Panhandlers in Kamloops taking up music to circumvent bylaw
Last Updated: Wednesday, May 27, 2009 | 9:06 PM PT
A crackdown on panhandling in Kamloops, B.C., has seen more street people picking up musical instruments despite their seeming lack of talent, a city official said.
The city set up a co-ordinated task force in March to deal with crime and safety in the downtown core and enforce rules against panhandlers, said community safety and enforcement manager Jon Wilson.
Many panhandlers then came up with a creative way to circumvent the bylaws by turning themselves into performers, Wilson said.
"We have observed an increase in the activity with people that aren't necessarily as musically talented as the traditional buskers would've been," he said Tuesday.

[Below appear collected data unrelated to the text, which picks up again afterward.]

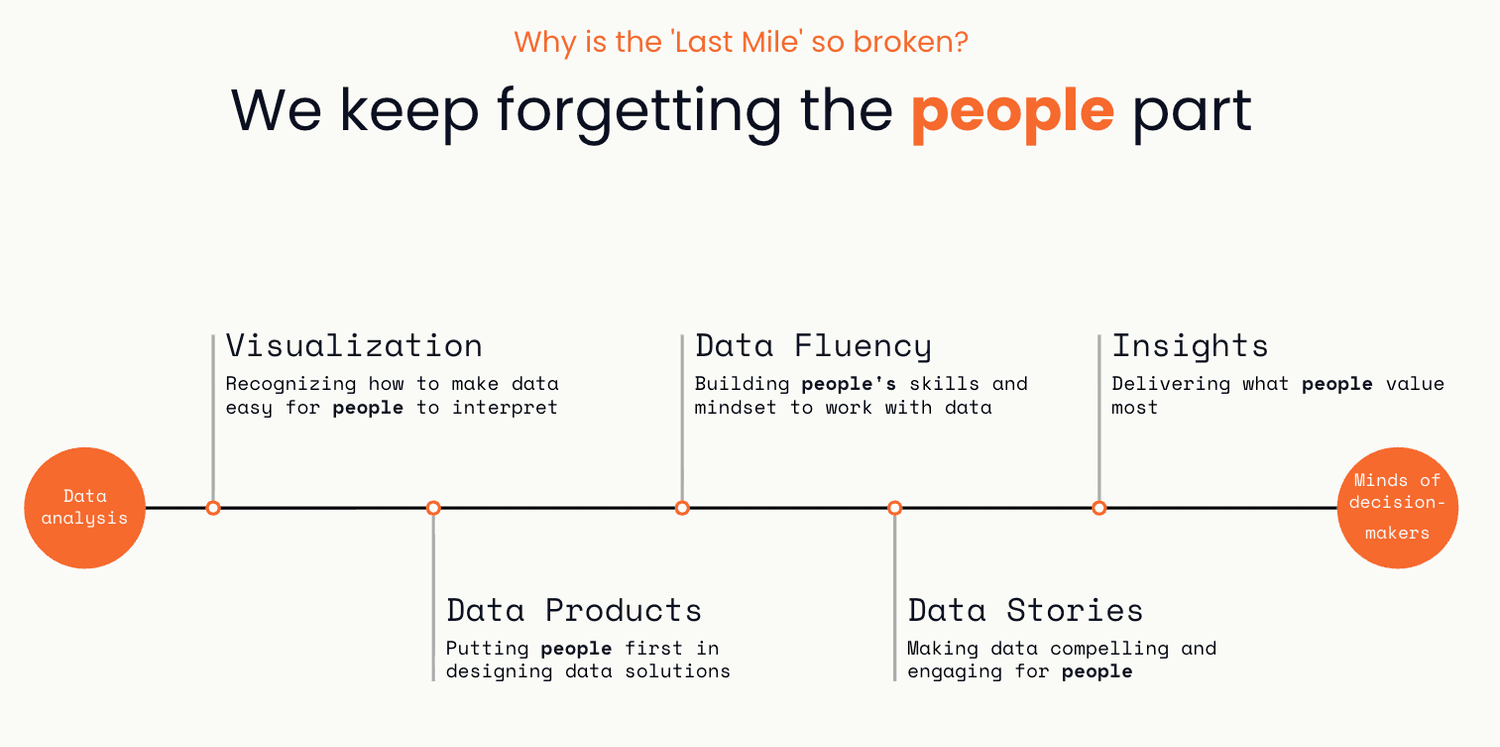 Why is the 'Last Mile' so broken?

We keep forgetting the people part

Data analysis

Visualization

Recognizing how to make data easy for people to interpret

Data Products

Putting people first in designing data solutions

Data Fluency

Building people's skills and mindset to work with data

Data Stories

Making data compelling and engaging for people

Insights

Delivering what people value most

Minds of decision-makers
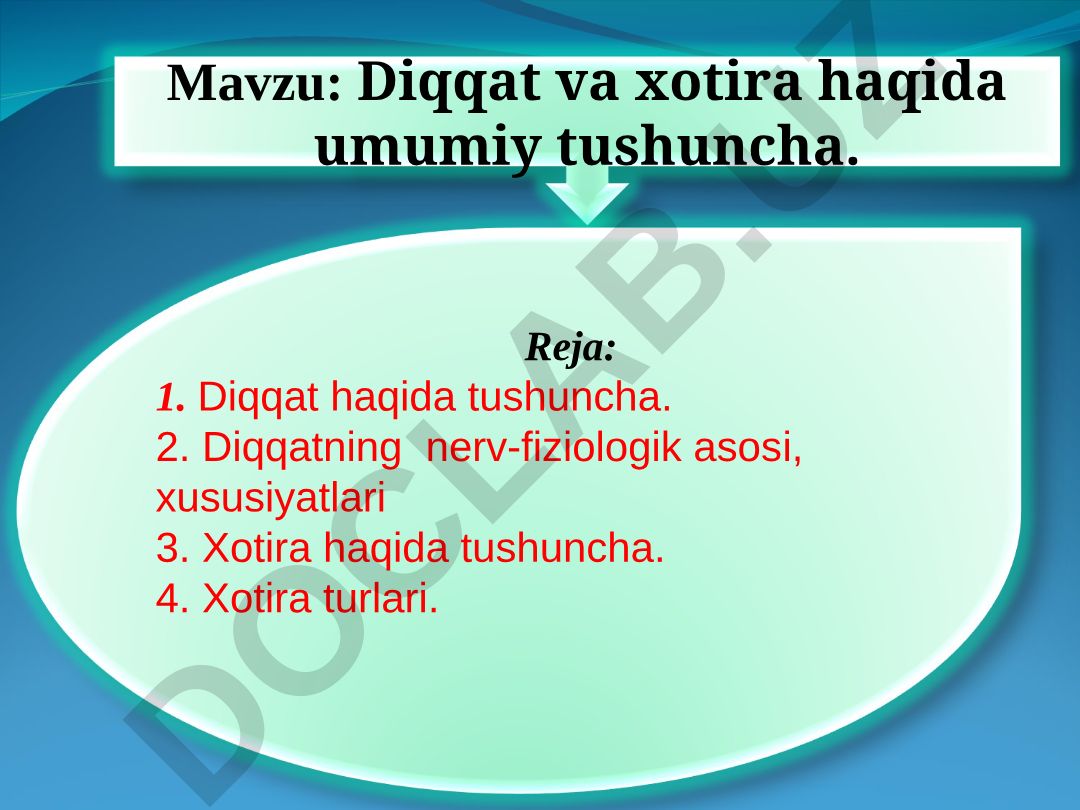 Mavzu: Diqqat va xotira haqida umumiy tushuncha.

Reja:
1. Diqqat haqida tushuncha.
2. Diqqatning nerv-fiziologik asosi, xususiyatlari
3. Xotira haqida tushuncha.
4. Xotira turlari.

DOCLAB.UZ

"It's individuals that are picking up a harmonica just trying to create music in order to be able to have a cup out or whatever to receive money from people that pass by."
The city is now looking at ways to regulate busking, including a permit system, which could allow officials to control the quality of music performed on the streets.
Gay Pooler, general manager of the Kamloops Central Business Improvement Association, said some long-time, legitimate buskers welcome regulations on their trade.
"They feel the same way we do about, I mean, a lot of the ones we have that are regulars, they are musicians, they're good," Pooler said.
"They don't want to have these other ones infringing on their territory."